### Sayfa Metni
┄┄┄┄┄┄┄┄┄┄
Açlık
kitabını okurken mide kazıntılarıyla defalarca mutfağa koşup, sonrasında ise yediklerimden,
içtiklerimden utandığım bir süreç yaşadım. Ünlü bir yazar olmaya çalışırken bir
yandan açlıkla pençeleşen bir gencin oldukça hüzünlü öyküsü var bu kitapta.
Yazarın muhteşem
açlık betimlemeleri ile açlığı bütün bünyenizde hisseder midenize bir bıçak
saplanır gibi olur ve ağlamak istersiniz. Bir insanın açlığı bu kadar iyi
betimleyebilmesi için bunu yaşamış olması gerektiği kanısındayım ve kitabı bitirdikten
sonra öğreniyorum ki Knut Hamsun açlık romanını aç kalarak, açlık sayıklamaları
içinde yazmaya başlamış, gençlik yıllarında çok ciddi anlamda parasız kalmış.
┄┄┄┄┄┄┄┄┄┄
### Verilen Malzeme

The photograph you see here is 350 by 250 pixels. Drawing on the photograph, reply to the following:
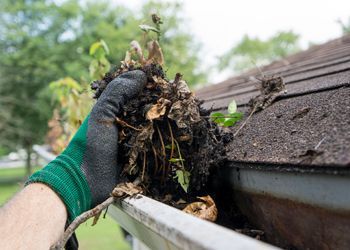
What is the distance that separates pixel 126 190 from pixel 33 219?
0.96 feet

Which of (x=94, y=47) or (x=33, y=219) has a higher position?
(x=94, y=47)

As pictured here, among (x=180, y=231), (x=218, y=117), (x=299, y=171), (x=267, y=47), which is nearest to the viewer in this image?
(x=180, y=231)

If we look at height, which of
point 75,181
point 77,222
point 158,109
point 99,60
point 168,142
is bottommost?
point 77,222

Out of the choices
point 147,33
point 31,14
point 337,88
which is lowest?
point 337,88

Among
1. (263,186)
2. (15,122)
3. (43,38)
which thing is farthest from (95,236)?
(43,38)

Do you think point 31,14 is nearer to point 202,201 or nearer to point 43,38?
point 43,38

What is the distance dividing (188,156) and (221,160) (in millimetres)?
115

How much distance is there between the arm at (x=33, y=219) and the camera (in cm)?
106

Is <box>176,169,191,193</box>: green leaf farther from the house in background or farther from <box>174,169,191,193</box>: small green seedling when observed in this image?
the house in background

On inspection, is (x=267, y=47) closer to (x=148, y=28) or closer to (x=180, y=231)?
(x=148, y=28)

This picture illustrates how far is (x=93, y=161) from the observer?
1.21 meters

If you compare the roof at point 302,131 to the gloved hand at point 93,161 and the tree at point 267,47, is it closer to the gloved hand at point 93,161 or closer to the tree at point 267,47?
the gloved hand at point 93,161

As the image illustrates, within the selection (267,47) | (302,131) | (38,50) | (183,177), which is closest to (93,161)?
(183,177)

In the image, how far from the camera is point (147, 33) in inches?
68.8
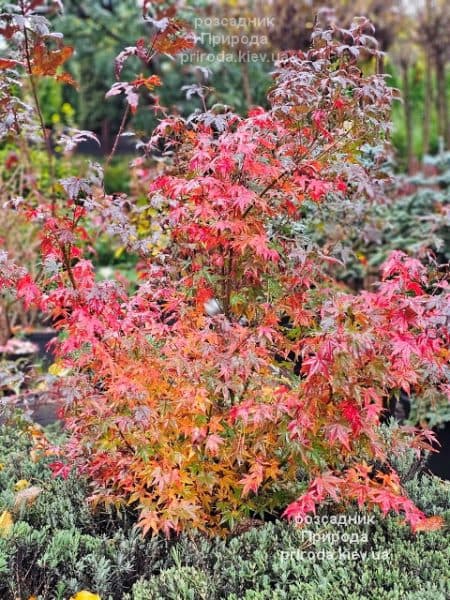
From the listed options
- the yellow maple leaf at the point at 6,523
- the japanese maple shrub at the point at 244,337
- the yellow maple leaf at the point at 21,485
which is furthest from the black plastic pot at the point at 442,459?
the yellow maple leaf at the point at 6,523

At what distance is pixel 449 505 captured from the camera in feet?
9.41

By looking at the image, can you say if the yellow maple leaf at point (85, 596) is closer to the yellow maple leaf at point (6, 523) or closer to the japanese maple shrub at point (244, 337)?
the japanese maple shrub at point (244, 337)

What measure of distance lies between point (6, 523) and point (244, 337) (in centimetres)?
114

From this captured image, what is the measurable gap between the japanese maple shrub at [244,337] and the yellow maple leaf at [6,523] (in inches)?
13.0

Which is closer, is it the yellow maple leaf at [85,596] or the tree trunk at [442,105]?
the yellow maple leaf at [85,596]

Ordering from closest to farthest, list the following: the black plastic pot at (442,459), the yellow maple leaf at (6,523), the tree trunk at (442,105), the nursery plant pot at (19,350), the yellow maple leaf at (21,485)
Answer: the yellow maple leaf at (6,523) → the yellow maple leaf at (21,485) → the black plastic pot at (442,459) → the nursery plant pot at (19,350) → the tree trunk at (442,105)

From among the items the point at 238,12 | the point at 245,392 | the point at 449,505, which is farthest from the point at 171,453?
the point at 238,12

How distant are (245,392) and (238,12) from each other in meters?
7.41

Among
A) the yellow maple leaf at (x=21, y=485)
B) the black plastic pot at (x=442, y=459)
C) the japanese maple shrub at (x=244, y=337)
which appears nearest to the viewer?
the japanese maple shrub at (x=244, y=337)

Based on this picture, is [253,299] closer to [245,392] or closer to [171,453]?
[245,392]

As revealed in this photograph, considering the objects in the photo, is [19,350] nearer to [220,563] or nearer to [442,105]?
[220,563]

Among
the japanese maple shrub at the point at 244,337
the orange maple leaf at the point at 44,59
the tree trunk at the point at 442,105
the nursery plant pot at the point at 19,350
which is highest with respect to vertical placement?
the orange maple leaf at the point at 44,59

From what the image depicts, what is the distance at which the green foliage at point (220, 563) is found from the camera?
2322 millimetres

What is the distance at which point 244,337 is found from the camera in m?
2.55
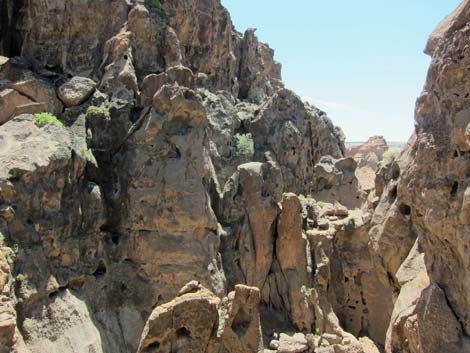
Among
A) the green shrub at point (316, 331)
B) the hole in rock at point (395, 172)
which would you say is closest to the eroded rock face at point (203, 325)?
the hole in rock at point (395, 172)

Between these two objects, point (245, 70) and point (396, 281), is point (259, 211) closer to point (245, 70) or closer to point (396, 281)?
point (396, 281)

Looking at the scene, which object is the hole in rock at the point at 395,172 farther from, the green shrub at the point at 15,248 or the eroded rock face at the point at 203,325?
the green shrub at the point at 15,248

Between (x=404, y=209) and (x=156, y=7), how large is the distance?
74.9ft

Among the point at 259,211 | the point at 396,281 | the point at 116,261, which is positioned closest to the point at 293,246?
the point at 259,211

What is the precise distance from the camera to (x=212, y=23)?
3619 centimetres

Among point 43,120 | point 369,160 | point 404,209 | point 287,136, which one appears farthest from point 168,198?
point 369,160

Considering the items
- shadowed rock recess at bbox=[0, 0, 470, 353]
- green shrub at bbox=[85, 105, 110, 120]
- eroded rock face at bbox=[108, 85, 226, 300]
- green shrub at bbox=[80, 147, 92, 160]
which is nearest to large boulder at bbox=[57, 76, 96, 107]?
shadowed rock recess at bbox=[0, 0, 470, 353]

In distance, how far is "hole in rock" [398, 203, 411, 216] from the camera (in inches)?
397

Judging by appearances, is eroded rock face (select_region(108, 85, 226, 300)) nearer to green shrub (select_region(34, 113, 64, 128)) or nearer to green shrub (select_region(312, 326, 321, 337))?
green shrub (select_region(34, 113, 64, 128))

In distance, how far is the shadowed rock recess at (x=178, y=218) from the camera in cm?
838

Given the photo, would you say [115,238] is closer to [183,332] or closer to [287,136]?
[183,332]

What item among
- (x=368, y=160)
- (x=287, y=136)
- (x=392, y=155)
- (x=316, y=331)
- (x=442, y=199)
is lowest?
(x=316, y=331)

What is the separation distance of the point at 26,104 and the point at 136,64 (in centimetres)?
761

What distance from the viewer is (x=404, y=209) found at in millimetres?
10156
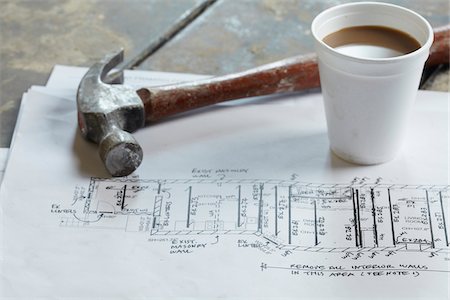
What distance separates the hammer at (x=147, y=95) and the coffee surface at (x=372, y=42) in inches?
4.9

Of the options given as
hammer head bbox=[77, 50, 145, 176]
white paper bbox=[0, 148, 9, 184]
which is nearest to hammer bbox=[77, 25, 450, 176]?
hammer head bbox=[77, 50, 145, 176]

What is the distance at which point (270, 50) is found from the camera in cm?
120

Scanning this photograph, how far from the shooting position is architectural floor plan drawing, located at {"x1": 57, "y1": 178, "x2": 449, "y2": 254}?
2.84ft

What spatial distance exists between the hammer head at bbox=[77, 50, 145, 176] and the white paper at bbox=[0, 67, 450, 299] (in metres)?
0.02

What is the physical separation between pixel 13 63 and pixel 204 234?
49cm

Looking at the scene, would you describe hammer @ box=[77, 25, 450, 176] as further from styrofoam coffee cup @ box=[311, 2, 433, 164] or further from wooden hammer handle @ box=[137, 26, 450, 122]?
styrofoam coffee cup @ box=[311, 2, 433, 164]

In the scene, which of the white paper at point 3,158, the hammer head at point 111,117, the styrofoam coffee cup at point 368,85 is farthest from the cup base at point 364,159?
the white paper at point 3,158

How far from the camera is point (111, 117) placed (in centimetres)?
97

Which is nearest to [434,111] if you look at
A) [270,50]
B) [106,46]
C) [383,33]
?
[383,33]

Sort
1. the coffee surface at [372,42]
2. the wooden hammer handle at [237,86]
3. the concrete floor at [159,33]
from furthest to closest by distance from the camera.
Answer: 1. the concrete floor at [159,33]
2. the wooden hammer handle at [237,86]
3. the coffee surface at [372,42]

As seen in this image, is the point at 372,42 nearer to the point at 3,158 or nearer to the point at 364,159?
the point at 364,159

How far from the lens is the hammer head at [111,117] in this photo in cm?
93

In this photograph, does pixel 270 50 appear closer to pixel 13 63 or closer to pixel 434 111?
pixel 434 111

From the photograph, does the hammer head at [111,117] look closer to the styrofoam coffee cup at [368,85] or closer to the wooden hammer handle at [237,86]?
the wooden hammer handle at [237,86]
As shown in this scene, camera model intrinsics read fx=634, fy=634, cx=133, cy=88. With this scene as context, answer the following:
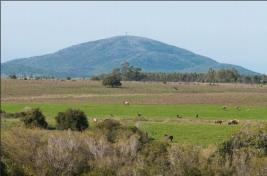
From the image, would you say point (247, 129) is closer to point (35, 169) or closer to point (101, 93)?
point (35, 169)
┄┄┄┄┄┄┄┄┄┄
### Görev
Açlık romanı üzerine yazıdan "Yazarın muhteşem" sözleriyle başlayıp "anlamda parasız kalmış." sözleri de dahil olmak üzere devam eden bölümü harfi harfine kopyalayın.

### Çözüm
Yazarın muhteşem
açlık betimlemeleri ile açlığı bütün bünyenizde hisseder midenize bir bıçak
saplanır gibi olur ve ağlamak istersiniz. Bir insanın açlığı bu kadar iyi
betimleyebilmesi için bunu yaşamış olması gerektiği kanısındayım ve kitabı bitirdikten
sonra öğreniyorum ki Knut Hamsun açlık romanını aç kalarak, açlık sayıklamaları
içinde yazmaya başlamış, gençlik yıllarında çok ciddi anlamda parasız kalmış.